The House of Representatives passed the President’s stimulus package for $1.9 trillion, and it now goes to the Senate where the Democrats have the slimmest of majorities. It needs to be made law before March 14th to be in place to provide assistance before jobless benefits end. However, the main focus is the bond market where investors are concerned about inflation rising because of the extraordinary amount of liquidity being added to the market. Bond yields rallied sharply last Thursday, before stabilising on Friday. The dollar rallied sharply as well, and this saw the DXY push higher. The market is looking to the Fed to see if they will try to push interest rates lower in an exercise called ‘yield curve control.’ If they do, then we would expect the dollar to move immediately lower, if they don’t, then we suggest that the dollar could continue to strengthen.
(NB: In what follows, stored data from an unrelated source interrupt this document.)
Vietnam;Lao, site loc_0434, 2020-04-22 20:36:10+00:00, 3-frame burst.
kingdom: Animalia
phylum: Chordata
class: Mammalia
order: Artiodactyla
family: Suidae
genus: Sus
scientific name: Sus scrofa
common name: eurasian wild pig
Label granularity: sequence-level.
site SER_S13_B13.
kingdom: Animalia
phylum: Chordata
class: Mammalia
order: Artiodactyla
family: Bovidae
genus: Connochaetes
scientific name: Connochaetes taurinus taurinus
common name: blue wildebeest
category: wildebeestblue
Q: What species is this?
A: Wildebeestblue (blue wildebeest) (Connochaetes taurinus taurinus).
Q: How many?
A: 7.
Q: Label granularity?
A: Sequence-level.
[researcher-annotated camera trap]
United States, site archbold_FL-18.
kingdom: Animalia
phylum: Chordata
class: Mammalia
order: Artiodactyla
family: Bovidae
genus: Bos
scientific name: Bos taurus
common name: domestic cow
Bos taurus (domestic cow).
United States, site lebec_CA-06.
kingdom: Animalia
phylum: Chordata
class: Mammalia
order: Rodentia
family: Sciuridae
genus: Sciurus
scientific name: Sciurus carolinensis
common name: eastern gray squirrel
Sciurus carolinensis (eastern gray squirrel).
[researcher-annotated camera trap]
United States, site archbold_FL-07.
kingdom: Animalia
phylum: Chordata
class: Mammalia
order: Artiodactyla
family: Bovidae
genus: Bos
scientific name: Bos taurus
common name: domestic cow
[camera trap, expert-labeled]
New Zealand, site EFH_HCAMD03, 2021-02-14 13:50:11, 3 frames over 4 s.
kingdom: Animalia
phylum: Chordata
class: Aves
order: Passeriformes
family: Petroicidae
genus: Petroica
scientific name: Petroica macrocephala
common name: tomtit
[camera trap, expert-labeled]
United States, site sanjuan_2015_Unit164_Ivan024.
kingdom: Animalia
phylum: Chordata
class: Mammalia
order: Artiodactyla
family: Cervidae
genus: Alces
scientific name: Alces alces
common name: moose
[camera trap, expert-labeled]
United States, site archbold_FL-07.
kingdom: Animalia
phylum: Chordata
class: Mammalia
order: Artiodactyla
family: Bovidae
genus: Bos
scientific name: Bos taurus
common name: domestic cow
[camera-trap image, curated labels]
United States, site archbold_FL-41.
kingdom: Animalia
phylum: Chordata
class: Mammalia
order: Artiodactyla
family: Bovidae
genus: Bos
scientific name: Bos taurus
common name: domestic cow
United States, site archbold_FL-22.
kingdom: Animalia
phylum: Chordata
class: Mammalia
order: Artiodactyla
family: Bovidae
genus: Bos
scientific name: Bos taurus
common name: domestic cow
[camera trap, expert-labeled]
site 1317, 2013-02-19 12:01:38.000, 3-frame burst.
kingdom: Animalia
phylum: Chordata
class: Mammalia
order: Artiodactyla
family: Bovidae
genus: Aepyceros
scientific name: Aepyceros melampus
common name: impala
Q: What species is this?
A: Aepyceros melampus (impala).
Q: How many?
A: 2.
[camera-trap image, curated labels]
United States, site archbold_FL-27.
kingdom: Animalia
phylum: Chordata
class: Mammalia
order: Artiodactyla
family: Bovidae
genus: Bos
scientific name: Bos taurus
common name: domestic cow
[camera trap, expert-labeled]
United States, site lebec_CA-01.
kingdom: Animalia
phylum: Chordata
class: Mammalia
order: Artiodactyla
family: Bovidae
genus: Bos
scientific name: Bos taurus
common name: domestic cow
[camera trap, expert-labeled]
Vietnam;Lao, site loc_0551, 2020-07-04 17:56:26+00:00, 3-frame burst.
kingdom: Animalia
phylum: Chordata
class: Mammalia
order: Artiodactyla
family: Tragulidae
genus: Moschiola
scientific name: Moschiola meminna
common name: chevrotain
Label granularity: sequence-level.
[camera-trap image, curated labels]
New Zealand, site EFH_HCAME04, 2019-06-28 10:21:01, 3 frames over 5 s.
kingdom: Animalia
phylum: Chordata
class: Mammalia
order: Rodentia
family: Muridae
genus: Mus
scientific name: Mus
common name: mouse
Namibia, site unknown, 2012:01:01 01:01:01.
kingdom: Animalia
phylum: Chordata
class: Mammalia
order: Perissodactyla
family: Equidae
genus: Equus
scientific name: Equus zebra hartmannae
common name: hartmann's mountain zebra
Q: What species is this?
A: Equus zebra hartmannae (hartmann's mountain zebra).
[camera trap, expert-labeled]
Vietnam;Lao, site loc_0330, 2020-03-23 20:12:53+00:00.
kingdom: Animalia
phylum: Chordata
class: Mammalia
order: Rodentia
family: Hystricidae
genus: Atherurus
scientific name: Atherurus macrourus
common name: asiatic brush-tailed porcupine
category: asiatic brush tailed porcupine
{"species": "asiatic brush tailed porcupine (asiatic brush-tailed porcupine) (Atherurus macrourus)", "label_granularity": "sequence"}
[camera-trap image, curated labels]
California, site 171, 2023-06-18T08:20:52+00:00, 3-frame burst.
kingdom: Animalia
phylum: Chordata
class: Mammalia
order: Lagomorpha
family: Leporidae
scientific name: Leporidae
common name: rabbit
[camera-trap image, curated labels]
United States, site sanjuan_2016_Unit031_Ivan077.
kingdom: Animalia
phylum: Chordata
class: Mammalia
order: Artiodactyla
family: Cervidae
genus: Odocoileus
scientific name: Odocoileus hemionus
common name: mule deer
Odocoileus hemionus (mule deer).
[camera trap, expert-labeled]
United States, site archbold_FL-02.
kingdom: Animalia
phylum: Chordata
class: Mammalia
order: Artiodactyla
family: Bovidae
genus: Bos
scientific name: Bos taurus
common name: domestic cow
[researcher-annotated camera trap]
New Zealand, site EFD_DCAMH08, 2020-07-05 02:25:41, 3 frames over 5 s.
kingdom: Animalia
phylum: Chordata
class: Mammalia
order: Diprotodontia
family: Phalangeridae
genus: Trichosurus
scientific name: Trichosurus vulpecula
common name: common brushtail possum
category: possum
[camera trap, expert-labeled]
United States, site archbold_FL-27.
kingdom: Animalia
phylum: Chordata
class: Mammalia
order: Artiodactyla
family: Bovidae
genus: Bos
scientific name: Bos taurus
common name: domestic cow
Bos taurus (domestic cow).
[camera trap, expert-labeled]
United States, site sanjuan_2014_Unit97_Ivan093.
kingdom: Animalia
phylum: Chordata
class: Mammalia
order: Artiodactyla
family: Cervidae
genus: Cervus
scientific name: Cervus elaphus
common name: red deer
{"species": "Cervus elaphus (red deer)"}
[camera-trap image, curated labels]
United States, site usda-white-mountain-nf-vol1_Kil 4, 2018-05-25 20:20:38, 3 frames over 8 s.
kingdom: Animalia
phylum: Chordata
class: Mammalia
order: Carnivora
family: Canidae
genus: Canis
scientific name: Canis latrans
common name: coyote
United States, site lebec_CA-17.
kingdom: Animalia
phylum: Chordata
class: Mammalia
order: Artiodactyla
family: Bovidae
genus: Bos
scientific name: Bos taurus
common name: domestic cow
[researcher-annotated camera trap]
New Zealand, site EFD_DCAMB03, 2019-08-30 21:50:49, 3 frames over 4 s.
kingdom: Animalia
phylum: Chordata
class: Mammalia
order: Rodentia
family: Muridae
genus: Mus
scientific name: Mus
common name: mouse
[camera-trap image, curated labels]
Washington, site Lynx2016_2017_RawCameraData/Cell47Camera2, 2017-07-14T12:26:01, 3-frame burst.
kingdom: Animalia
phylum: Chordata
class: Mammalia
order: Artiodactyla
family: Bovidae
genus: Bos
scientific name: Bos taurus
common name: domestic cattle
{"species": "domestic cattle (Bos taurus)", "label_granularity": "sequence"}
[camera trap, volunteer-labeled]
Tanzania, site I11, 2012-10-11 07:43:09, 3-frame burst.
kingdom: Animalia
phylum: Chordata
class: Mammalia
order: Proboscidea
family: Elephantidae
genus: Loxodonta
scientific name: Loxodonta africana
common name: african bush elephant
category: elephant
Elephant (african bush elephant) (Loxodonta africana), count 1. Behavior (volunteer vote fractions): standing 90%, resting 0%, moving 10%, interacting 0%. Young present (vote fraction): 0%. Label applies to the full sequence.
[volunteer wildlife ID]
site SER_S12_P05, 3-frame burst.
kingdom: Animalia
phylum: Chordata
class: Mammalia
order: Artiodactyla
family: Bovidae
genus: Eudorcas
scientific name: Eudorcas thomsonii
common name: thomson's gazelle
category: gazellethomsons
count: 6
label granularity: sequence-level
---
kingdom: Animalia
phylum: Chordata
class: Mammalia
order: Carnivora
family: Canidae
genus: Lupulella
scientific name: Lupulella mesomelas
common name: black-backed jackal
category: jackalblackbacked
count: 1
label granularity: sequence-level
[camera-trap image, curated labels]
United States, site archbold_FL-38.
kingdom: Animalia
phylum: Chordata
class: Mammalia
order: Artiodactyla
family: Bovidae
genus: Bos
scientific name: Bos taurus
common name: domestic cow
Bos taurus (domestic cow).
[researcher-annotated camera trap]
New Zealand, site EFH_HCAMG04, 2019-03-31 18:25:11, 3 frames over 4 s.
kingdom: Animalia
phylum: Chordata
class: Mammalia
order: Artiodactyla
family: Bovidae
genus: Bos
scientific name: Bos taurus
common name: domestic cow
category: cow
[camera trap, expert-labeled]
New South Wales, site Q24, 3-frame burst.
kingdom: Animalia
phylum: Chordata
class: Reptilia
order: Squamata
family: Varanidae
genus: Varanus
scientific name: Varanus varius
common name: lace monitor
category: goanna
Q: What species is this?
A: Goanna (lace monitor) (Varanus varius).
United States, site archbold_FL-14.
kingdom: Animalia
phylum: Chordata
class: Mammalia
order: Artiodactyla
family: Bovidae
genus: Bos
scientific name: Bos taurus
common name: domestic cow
The biggest economic release is Friday’s Non-Farm Payrolls, and we expect 133k new jobs to be added to the economy last month. Average hourly earnings are suggested to rise 0.2% and the unemployment rate squeeze higher to 6.4%.
The AUD traded above 0.8000 last week and promptly fell back quickly. It hadn’t traded above 0.8000 since 2018, so a correction lower is not a surprise, and as such the current trend higher for AUD/USD is still in force. The Reserve Bank of Australia sets interest rates on Tuesday, and we suggest no change here. We then have GDP on Wednesday and retail sales and trade balance data on Thursday.